Entrevista:O Estado inteligente

domingo, julho 30, 2006

DANUZA LEÃO Pequenas alegrias

FOLHA


Você vai ao dentista e tem a gratíssima notícia de que seus dentes estão perfeitos. Não é para soltar fogos?

A VIDA É cheia de pequenas alegrias que a gente nem percebe, e as grandes -bem, as grandes acontecem também, mas só às vezes. Vamos lembrar de algumas bem bobas, sem nenhum significado profundo, mas que fazem a gente sair pela rua cantarolando de felicidade.
Sabe aquela faxineira maravilhosa que deixa sua casa tinindo, as pratas brilhando, o banheiro cheiroso? Ela já chega com a lista de compras de produtos de limpeza, nunca menos de 15, e para fazer um trabalho perfeito desarruma a casa toda, claro.
A cada vez que você se senta, acende um cigarro e pega o jornal, ela quer limpar e-xa-ta-men-te aquele lugar. Um belo dia (aquela quinta-feira fatídica) você, já preparada psicologicamente para a tortura, atende o telefone e é ela, do orelhão, dizendo que teve um problema e só pode vir na próxima semana. Existe felicidade maior?
Existe, sim; um dia você, distraída, combina um jantar, achando que aquele dia não ia chegar nunca.
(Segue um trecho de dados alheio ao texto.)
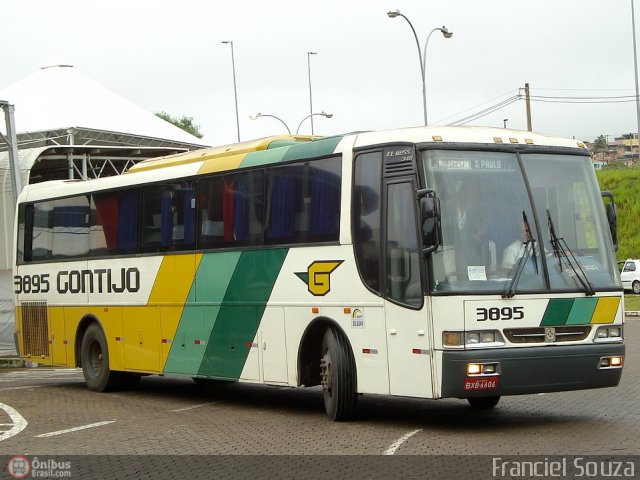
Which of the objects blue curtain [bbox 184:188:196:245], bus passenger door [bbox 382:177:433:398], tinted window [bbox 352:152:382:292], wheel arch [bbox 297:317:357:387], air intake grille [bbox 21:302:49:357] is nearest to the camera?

Está com o trabalho atrasado, o sono atrasado, sem paciência para falar e ouvir abobrinhas, sem paciência para nada, a não ser para seus próprios assuntos. É quando você descobre que Deus existe: na manhã do tal jantar, a pessoa telefona e desmarca, pois vai ter que ir a Curitiba a trabalho. "Vamos marcar logo um outro dia?" E você responde, de bate-pronto: "Na próxima semana vou viajar, a gente se telefona, tá?"
Pausa para falar dessa maravilhosa frase que deve ter sido inventada por um carioca, num dia de sol, na praia. Para quem não sabe, no Rio a frase "A gente se telefona" não quer dizer absolutamente nada, que maravilha.
Um dia você compra um sofá novo, e o estofador jura que vai entregar na sexta-feira, o que acontece; um milagre, pois tudo que é prometido para sexta-feira só chega na terça seguinte, só que a vida não é assim tão simples: a empregada telefona para seu trabalho e diz que o sofá não entra no elevador. Faz o quê? Nada, a não ser esperar para saber se vai ser preciso chamar o serviço de cordas. Mas os maravilhosos homens da transportadora conseguem o milagre e sobem pela escada, por módicos R$ 50 para cada um. Ninguém telefona para dar a boa notícia, claro, e só quando você liga 40 minutos depois descobre que o sofá já está no lugar. É caso de passar uma semana sem comer chocolate, em agradecimento ao Criador.
Você vai ao dentista e tem a gratíssima notícia de que seus dentes estão perfeitos e que só precisa voltar dentro de um ano. Não é para soltar fogos de artifício? E aquele dia maravilhoso -e raro- em que todos os eletrônicos da sua casa estão funcionando, não é uma glória?
Mas existem outras alegrias, e tão pequenas que a gente nem percebe: abrir a torneira e sair água, abrir a outra e sair água quente, tocar no interruptor e a luz acender, encontrar vaga para o carro e conseguir ir embora sem o flanelinha ver, não é o máximo?
Se você não achou graça em nenhuma dessas coisas, faça o seguinte: pare de ler o jornal, feche os olhos e respire bem fundo, várias vezes, pensando apenas na sua respiração. Sentiu?
Todas essas são alegrias bobas, mas basta que falte uma delas para a gente começar a se queixar. Quando a a vida está ótima, a gente nunca se lembra de que a vida está ótima; por que será?